Written request: Recast the records from the line with "Between (94,100) and" to the line with "4.64 meters", both included, as a Markdown table with the columns No. and Line. Put each line's running number under No. and the line itself under Line, and leave out blank lines.

Extracted information:
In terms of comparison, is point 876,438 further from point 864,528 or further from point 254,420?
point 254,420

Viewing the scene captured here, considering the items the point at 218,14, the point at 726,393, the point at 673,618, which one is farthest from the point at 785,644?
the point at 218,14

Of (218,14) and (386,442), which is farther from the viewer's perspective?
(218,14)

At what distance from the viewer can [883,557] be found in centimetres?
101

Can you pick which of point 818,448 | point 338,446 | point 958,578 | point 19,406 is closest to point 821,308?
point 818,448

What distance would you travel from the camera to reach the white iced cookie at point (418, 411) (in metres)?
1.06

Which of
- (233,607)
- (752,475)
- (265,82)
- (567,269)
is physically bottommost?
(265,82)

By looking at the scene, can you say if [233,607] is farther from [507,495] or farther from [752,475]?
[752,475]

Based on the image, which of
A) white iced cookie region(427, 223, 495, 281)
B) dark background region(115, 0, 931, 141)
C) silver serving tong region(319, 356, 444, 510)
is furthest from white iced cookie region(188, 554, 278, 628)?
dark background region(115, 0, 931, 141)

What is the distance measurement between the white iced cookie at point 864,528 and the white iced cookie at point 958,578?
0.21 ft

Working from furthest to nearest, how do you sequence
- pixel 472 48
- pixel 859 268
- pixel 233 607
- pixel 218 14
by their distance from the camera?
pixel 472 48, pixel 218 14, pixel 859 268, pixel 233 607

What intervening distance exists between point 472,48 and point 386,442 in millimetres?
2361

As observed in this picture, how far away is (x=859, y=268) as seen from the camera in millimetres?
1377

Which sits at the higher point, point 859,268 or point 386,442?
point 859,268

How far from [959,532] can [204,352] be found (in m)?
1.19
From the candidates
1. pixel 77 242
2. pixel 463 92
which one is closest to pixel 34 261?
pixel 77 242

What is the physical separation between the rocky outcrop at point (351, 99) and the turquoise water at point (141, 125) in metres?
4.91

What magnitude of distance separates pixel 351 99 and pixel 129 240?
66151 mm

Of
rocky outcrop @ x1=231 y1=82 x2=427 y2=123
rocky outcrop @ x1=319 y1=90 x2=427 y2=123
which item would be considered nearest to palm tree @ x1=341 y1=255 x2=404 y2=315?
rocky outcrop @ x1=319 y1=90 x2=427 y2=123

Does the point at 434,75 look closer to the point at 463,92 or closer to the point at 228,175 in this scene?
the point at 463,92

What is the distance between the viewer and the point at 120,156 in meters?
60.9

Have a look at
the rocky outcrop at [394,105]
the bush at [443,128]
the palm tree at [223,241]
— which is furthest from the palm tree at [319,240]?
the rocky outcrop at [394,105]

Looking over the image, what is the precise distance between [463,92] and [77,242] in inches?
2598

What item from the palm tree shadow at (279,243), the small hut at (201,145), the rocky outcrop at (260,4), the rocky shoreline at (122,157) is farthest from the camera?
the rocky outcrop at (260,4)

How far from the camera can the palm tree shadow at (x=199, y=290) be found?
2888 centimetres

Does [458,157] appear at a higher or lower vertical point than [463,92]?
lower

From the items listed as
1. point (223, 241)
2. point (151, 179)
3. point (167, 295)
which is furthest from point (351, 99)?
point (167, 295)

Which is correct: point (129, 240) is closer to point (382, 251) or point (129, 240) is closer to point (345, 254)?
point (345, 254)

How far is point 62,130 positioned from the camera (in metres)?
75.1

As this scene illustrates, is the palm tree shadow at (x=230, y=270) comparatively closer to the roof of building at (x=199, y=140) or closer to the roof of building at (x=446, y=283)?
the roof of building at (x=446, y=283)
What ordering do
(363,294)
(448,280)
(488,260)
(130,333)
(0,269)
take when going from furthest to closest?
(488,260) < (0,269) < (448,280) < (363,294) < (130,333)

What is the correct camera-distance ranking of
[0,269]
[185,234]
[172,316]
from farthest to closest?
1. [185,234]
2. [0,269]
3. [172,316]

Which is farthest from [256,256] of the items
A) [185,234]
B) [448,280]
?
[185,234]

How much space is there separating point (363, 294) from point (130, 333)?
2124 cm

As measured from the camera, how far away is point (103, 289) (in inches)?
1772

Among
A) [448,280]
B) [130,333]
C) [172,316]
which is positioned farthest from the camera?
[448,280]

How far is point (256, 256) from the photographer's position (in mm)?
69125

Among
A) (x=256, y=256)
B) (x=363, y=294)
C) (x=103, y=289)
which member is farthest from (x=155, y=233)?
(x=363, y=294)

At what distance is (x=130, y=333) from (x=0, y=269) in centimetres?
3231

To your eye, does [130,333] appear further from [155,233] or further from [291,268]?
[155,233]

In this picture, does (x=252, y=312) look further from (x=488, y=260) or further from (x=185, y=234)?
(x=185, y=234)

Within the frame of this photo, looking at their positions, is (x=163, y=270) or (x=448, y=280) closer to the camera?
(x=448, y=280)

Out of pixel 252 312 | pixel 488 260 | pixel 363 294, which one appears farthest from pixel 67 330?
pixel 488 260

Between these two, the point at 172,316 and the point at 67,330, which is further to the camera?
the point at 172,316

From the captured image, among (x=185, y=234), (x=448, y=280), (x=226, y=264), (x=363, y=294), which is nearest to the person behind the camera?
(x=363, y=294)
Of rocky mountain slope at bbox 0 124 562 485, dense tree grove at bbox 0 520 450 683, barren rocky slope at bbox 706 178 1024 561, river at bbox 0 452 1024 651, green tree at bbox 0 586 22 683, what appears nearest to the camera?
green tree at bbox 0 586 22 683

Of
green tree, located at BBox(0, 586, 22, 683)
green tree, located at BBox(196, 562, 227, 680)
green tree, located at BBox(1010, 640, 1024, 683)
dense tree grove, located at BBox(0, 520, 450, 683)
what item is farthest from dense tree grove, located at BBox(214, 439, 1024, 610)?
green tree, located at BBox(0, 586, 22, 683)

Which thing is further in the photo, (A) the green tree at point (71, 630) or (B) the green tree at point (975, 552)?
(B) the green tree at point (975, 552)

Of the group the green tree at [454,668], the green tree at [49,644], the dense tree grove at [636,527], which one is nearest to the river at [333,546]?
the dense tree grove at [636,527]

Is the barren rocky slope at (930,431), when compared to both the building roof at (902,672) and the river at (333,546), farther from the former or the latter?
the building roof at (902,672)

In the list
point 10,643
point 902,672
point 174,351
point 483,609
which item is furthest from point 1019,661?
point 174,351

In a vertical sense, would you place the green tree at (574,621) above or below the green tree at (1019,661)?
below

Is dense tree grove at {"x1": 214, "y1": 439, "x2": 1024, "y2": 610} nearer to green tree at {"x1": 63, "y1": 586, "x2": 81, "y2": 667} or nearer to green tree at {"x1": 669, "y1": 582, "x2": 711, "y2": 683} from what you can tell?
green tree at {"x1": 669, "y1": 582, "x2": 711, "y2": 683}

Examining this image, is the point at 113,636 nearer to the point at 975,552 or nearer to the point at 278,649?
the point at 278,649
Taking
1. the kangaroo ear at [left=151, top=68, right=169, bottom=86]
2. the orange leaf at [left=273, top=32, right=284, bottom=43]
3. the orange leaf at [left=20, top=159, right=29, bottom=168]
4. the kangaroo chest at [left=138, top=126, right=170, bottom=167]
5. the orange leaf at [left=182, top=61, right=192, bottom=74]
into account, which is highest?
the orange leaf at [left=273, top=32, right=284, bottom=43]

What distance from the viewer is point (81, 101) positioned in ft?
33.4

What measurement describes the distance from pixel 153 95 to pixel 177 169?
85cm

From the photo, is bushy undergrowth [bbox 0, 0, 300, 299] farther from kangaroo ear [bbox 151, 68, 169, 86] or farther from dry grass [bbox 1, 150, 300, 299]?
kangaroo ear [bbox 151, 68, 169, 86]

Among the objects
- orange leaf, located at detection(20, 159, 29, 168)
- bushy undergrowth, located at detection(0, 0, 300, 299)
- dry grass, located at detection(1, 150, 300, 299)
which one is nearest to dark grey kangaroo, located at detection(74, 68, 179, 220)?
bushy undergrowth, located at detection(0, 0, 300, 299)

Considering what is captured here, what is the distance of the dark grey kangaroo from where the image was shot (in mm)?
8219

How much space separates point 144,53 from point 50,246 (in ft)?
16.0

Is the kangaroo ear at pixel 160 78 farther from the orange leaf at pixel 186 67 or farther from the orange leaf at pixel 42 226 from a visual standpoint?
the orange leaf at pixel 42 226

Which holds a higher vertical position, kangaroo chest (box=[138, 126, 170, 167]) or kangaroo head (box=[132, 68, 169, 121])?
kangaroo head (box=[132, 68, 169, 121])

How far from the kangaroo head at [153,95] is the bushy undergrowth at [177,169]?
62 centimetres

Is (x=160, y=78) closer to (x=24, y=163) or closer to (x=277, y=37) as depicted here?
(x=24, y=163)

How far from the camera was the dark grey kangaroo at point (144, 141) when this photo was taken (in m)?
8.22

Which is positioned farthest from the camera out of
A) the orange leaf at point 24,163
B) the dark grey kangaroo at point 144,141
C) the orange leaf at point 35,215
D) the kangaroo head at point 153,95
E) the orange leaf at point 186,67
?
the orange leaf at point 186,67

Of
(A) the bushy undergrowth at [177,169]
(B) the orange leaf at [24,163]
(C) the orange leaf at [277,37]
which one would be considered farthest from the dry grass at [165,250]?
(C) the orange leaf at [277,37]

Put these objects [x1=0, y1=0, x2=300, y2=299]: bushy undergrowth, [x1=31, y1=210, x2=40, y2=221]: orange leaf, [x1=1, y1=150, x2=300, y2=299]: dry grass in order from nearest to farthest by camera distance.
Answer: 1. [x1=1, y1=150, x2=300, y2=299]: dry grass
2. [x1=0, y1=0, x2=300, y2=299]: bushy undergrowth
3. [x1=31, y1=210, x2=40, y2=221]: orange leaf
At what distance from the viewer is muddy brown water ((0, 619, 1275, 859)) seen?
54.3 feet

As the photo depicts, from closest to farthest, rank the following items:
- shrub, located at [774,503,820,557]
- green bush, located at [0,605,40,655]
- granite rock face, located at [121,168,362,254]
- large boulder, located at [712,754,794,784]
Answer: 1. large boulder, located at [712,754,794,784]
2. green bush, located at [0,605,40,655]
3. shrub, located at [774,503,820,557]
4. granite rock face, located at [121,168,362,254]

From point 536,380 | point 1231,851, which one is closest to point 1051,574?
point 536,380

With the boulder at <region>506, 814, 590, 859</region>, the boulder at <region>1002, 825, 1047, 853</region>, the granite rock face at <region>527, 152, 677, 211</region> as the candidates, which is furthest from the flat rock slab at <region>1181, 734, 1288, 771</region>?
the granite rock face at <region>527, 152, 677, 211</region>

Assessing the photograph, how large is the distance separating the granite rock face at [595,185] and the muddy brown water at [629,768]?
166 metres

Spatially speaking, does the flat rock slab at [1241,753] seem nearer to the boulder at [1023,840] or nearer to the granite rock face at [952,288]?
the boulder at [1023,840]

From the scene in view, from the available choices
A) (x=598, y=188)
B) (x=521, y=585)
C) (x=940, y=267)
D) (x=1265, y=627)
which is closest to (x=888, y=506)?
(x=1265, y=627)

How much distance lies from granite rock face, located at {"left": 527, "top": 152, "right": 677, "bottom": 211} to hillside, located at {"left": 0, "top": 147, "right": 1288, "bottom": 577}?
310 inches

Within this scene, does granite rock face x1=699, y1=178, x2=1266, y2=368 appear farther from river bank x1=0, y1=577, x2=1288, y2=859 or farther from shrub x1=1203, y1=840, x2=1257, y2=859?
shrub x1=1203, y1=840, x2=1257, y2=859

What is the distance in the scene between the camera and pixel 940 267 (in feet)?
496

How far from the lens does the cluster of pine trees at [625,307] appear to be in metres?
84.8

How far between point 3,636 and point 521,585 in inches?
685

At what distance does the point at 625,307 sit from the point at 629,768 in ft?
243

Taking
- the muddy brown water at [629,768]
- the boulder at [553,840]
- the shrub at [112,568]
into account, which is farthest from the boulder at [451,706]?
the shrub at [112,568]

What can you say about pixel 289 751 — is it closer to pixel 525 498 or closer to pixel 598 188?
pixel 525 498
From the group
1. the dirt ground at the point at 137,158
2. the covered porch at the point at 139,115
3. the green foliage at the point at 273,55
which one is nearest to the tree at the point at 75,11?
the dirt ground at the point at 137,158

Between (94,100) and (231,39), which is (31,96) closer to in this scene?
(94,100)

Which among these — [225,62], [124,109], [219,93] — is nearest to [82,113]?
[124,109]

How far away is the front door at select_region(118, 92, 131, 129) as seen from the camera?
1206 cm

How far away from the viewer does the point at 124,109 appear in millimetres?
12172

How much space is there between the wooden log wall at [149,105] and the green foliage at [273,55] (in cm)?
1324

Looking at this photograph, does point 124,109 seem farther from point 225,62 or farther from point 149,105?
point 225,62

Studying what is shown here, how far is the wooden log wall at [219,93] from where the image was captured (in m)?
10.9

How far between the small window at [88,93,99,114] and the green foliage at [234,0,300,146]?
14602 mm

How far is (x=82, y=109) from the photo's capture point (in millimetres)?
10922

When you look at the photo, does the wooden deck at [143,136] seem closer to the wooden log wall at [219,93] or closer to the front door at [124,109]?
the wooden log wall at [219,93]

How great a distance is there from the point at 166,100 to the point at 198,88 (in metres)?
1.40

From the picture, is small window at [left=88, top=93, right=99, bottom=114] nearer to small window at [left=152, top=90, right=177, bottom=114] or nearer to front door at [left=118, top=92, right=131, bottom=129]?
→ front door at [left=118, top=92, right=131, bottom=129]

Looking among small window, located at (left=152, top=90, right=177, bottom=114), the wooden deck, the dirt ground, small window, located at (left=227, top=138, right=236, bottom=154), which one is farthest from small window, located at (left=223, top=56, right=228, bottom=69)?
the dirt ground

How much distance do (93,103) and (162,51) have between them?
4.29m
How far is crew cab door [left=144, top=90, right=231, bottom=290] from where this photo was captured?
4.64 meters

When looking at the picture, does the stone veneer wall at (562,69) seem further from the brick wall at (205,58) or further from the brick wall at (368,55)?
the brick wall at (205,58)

Reply:
| No. | Line |
|---|---|
| 1 | Between (94,100) and (231,39), which is (31,96) closer to in this scene? |
| 2 | (94,100) |
| 3 | Which among these — [225,62], [124,109], [219,93] — is nearest to [82,113]? |
| 4 | [124,109] |
| 5 | How far away is the front door at select_region(118, 92, 131, 129) as seen from the camera? |
| 6 | 1206 cm |
| 7 | How far away from the viewer does the point at 124,109 appear in millimetres? |
| 8 | 12172 |
| 9 | How much space is there between the wooden log wall at [149,105] and the green foliage at [273,55] (in cm)? |
| 10 | 1324 |
| 11 | Looking at this photograph, does point 124,109 seem farther from point 225,62 or farther from point 149,105? |
| 12 | point 225,62 |
| 13 | Studying what is shown here, how far is the wooden log wall at [219,93] from where the image was captured (in m)? |
| 14 | 10.9 |
| 15 | How far between the small window at [88,93,99,114] and the green foliage at [234,0,300,146]? |
| 16 | 14602 mm |
| 17 | How far is (x=82, y=109) from the photo's capture point (in millimetres)? |
| 18 | 10922 |
| 19 | When you look at the photo, does the wooden deck at [143,136] seem closer to the wooden log wall at [219,93] or closer to the front door at [124,109]? |
| 20 | the wooden log wall at [219,93] |
| 21 | How great a distance is there from the point at 166,100 to the point at 198,88 (in metres)? |
| 22 | 1.40 |
| 23 | From the picture, is small window at [left=88, top=93, right=99, bottom=114] nearer to small window at [left=152, top=90, right=177, bottom=114] or nearer to front door at [left=118, top=92, right=131, bottom=129]? |
| 24 | → front door at [left=118, top=92, right=131, bottom=129] |
| 25 | Looking among small window, located at (left=152, top=90, right=177, bottom=114), the wooden deck, the dirt ground, small window, located at (left=227, top=138, right=236, bottom=154), which one is farthest from small window, located at (left=223, top=56, right=228, bottom=69)? |
| 26 | the dirt ground |
| 27 | How much distance do (93,103) and (162,51) have between them? |
| 28 | 4.29m |
| 29 | How far is crew cab door [left=144, top=90, right=231, bottom=290] from where this photo was captured? |
| 30 | 4.64 meters |